[Stated exercise]: Please turn every line of the records below into a numbered list, leaving out the blank lines.

Scene-based spatial questions
+-------+

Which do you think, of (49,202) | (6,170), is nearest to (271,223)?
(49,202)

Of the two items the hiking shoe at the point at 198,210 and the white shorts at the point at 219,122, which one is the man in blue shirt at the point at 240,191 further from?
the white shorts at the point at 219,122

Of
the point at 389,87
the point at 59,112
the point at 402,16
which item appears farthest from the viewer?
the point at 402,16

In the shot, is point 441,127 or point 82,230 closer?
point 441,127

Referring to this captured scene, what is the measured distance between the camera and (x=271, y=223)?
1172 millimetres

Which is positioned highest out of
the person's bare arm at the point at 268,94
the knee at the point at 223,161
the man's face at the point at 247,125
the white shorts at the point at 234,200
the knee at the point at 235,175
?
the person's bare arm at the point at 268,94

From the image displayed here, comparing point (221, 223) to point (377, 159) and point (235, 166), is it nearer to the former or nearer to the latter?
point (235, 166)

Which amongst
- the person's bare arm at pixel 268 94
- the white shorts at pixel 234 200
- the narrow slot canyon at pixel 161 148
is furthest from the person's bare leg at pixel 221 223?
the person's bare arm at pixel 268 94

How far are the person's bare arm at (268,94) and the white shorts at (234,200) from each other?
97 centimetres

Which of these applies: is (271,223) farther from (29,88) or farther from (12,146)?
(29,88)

+-------+

[Exercise output]:
1. Which do you think, of (49,202) | (6,170), is nearest to (271,223)?
2. (49,202)
3. Of the two items the hiking shoe at the point at 198,210 and the white shorts at the point at 219,122, which one is the man in blue shirt at the point at 240,191 further from?
4. the white shorts at the point at 219,122
5. Of
6. the point at 389,87
7. the point at 59,112
8. the point at 402,16
9. which item appears farthest from the viewer?
10. the point at 402,16
11. In the shot, is point 441,127 or point 82,230 closer?
12. point 441,127
13. Referring to this captured scene, what is the measured distance between the camera and (x=271, y=223)?
14. 1172 millimetres
15. Which is positioned highest out of
16. the person's bare arm at the point at 268,94
17. the knee at the point at 223,161
18. the man's face at the point at 247,125
19. the white shorts at the point at 234,200
20. the knee at the point at 235,175
21. ?
22. the person's bare arm at the point at 268,94
23. From the image displayed here, comparing point (221, 223) to point (377, 159) and point (235, 166), is it nearer to the former or nearer to the latter?
24. point (235, 166)
25. Which amongst
26. - the person's bare arm at pixel 268 94
27. - the white shorts at pixel 234 200
28. - the narrow slot canyon at pixel 161 148
29. is furthest from the person's bare leg at pixel 221 223?
30. the person's bare arm at pixel 268 94
31. How far are the person's bare arm at (268,94) and the white shorts at (234,200) from each other?
32. 97 centimetres
33. Which of these applies: is (271,223) farther from (29,88) or farther from (12,146)?
34. (29,88)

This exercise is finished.